Thankfully, the universe conspired with her for once: the ‘one person’ she had begged for wouldn’t be turned into a mind flayer, but instead, the pod would release with a hiss, and open itself up to allow the woman within the freedom she had prayed for.

Amaranth would be able to step away from the console with visible relief painted across her face as she saw the half-elf alive on the other side.

~***~

Gale was immensely relieved when the woman approached at the behest of the mage hand and agreed to help him out. He sighed into the humid air of his pod, and tried not to let his anxiety get the better of him as she worked. He bit the inside of his cheek in rotation with biting his tongue, and his bottom lip, to keep from making suggestions about a situation he knew little about. It wasn't as if he had mage eye, after all. He didn't know how things looked or worked.

So all he could really offer was encouragement. “I'm sure you're almost there,” he thought he heard something give, and he was right – but still taken by surprise when the pod opened rather suddenly, spilling the hapless wizard onto the warm ground.

Living tissue warm.

He couldn't help but he as fascinated as he was disgusted by it, one moment spreading his fingers over it and wondering if he could feel a pulse, and the next lifting them and brushing them down his robes to clean them.

His attention was caught by his savior speaking, making a rather obvious comment, though phrased as a question. He saw her gaze briefly linger at his ear, and he pulled himself to his feet, “Yes, a wizard,” he agreed, “if that mage hand wasn't enough to convince you, I'm sure I could conjure wonders for your eyes, though perhaps after we've settled the matter of liberating ourselves from our current quandary, mm? Not that I’m sure Avernus is preferable to our current location on this ship, but I suppose it offers us a mite bit more freedom to get off and descend to the hells – unless we can conjure another option and fly this ship elsewhere!” Ever hopeful was Gale – he had to be. He’d faced plenty of horrors, mostly from his own poor, bad decisions, and he’d found ways to pull himself out of them.

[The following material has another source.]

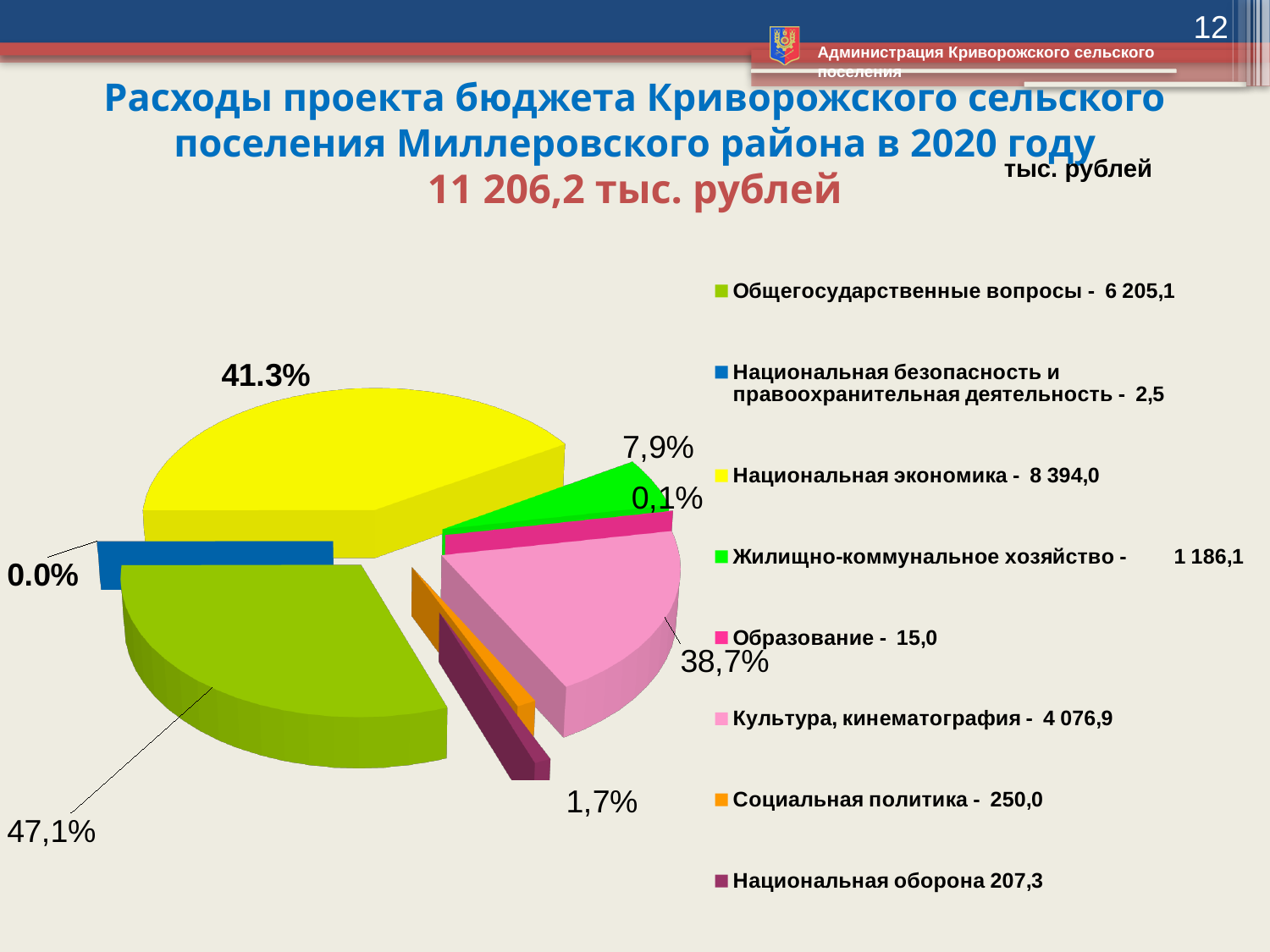
What value is shown in the legend for Культура, кинематография? 4 076,9 What is the difference between the legend values for Национальная экономика and Общегосударственные вопросы? 2 188,9 Which category has the smallest value in the legend? Национальная безопасность и правоохранительная деятельность What kind of chart is shown on the slide? pie chart How many categories does the legend of the pie chart list? 8 What value is shown in the legend for Национальная оборона? 207,3 Which has the larger legend value: Социальная политика or Национальная оборона? Социальная политика What value is shown in the legend for Национальная экономика? 8 394,0 Which category has the largest value in the legend? Национальная экономика What percentage label is shown on the Национальная экономика slice? 41.3% What value is shown in the legend for Общегосударственные вопросы? 6 205,1 What total expenditure amount is stated in the slide title? 11 206,2 тыс. рублей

Whether it was down to Avernus, or finding a way to use this ship, he would get out of this, too.

He doubted that was going to spark any argument, so he added, “Oh! I am Gale of Waterdeep,” not the best time for introductions, but, “and before you think me entirely lacking in decorum – thank you,” the emphasis shown through in the obvious relief, and the warmth that illuminated his brown eyes.

For all his grandiose talk and boasting, he was painfully aware of their predicament, and quite relieved to be free, as he reached back for his staff – something the illithids must have thought to be a walking stick, as they left it with him. “I am a bit wearied, but I have fortitude enough to help us push our way to freedom, and I will do all that I can to protect your life, for saving mine.”

He did not know if the woman before him could cast spells, but if not, she was certainly at a disadvantage without a weapon. He could help mitigate some of those troubles with his spells, even if he was not as powerful as he once was. “I will follow your lead.”

He didn’t know if she had any better bearings than he did about this place, but he owed her much already – best not to start things out by giving direction when he had nothing to back it up with beyond a hunch or suspicion.